L’OSPEDALE CARDINAL MASSAIA

Battezzato il 22 dicembre 2003 nell’area del Fontanino (giunta di centrodestra, presidente Enzo Ghigo) l’ospedale di Asti, nell’ambito della sanità nazionale, è una struttura assolutamente innovativa dal punto di vista architettonico e ospita diverse specialità, alcune vere e proprie eccellenze, mentre per altre (ad esempio cardiochirurgia o chirurgia toracica) fa capo alla ASO di Alessandria.

La piazza all’entrata è enorme e suggestiva, forse, come suggeriscono molti utenti, troppo grande a scapito, appunto della disponibilità dei posti letto, considerato la provincia alla quale deve fare capo.

Il PRESIDIO DELLA VALLE BELBO

Da ottobre sono ripresi i lavori per il nuovo presidio ospedaliero, nel frattempo la vicina Nizza che potrebbe essere un ottimo sfogatoio per la provincia astigiana, ospita un Punto di primo intervento, alcuni posti letto di Continuità Assistenziale a Valenza Sanitaria (C.A.V.S.) e qualche attività ambulatoriale.

Dati disponibili:
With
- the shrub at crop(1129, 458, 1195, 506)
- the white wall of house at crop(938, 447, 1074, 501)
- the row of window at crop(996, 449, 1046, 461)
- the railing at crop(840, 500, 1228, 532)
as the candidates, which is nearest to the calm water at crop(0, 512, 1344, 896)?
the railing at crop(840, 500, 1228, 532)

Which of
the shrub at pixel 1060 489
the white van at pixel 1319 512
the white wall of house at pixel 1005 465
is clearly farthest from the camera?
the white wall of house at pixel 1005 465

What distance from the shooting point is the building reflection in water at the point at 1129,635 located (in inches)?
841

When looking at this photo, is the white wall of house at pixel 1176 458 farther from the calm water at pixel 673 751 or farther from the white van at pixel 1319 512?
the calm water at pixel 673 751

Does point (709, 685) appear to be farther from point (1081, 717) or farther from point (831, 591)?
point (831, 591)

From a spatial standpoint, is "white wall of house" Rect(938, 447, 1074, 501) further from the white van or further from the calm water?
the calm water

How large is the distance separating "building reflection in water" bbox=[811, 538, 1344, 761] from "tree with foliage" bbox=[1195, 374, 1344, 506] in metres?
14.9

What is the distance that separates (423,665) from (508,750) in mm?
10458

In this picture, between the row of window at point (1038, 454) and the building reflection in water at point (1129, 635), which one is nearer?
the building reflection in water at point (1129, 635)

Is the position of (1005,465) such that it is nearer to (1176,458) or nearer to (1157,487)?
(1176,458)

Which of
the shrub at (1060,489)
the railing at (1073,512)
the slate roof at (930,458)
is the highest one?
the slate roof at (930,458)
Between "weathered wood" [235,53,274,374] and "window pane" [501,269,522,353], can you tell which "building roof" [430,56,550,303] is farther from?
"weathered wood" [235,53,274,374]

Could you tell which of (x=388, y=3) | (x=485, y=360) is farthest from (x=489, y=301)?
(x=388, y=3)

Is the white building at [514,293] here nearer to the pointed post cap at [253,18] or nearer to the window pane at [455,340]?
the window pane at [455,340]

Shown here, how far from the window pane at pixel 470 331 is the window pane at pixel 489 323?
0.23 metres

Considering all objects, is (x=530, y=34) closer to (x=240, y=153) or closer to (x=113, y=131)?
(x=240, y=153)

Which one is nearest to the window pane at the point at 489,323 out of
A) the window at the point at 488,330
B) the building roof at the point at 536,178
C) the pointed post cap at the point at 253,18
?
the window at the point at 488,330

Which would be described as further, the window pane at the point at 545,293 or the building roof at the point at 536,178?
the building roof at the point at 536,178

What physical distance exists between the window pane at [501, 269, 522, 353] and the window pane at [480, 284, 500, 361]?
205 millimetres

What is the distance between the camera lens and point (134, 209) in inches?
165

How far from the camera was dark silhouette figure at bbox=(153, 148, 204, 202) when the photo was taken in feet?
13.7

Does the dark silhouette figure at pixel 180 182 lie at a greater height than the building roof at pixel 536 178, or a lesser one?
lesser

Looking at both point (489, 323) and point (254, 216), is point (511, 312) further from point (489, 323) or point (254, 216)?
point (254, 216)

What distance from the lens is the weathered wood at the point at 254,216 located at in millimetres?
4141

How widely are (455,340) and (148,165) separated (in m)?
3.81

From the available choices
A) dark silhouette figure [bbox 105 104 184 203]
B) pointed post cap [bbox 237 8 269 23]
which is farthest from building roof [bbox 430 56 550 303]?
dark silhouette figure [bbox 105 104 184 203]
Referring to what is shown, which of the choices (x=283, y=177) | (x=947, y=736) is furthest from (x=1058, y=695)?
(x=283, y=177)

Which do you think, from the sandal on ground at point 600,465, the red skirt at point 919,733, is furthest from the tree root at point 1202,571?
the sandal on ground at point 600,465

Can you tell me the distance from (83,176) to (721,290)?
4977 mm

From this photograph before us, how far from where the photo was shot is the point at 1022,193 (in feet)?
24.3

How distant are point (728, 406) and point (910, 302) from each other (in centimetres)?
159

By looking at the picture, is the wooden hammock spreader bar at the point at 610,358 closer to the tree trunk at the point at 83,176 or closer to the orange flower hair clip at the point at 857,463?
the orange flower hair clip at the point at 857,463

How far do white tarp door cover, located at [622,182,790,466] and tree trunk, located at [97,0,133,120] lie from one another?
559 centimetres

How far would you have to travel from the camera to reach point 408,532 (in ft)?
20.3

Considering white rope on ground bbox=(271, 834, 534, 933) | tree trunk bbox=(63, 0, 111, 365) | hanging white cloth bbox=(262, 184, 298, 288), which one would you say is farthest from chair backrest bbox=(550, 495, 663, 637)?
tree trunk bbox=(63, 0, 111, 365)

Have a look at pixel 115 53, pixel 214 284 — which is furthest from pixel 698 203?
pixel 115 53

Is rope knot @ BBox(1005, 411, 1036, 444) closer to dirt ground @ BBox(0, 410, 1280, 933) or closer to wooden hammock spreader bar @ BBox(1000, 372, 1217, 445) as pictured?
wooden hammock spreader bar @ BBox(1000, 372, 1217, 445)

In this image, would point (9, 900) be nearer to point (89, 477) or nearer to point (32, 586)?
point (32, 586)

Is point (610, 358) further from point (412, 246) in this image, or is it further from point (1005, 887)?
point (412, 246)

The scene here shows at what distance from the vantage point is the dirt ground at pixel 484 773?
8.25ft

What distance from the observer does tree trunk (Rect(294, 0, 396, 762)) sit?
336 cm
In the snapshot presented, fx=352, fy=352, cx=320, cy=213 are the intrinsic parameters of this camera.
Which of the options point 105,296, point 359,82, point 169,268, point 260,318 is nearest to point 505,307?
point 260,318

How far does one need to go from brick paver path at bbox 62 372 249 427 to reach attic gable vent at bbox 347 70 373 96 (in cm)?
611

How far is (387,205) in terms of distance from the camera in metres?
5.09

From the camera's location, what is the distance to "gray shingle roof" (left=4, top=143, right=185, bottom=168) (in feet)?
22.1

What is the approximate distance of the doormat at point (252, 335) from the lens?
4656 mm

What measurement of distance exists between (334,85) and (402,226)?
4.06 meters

Enunciato del compito: Prosegua l'estratto sugli ospedali della provincia di Asti, riprendendo subito dopo la sua ultima frase.

Spazio risposta:
LE SOLUZIONI POSSIBILI DA NURSIND

Consapevoli che ci siano stati nuovi investimenti e che la situazione avrà bisogno di tempo per essere risolta, il sindacato delle professioni infermieristiche Nursind, chiede di investire maggiori risorse sul territorio per ridurre il tasso di ospedalizzazione, ridurre le cronicità ed evitare che si trasfornino in acuzie da gestire in Pronto soccorso.

L’Azienda Sanitaria a gennaio 2019 – afferma Gabriele Montana, segretario territoriale di Nursind – ha messo in atto un piano di sovraffollamento del Pronto Soccorso dell’Ospedale Cardinal Massaia inserendo un ottavo infermiere in turno (che ci auguriamo venga mantenuto d’ora in avanti), investendo risorse economiche nei vari reparti e trasformando circa 15 posti letto nei reparti chirurgici per dare sfogo ai ricoveri”.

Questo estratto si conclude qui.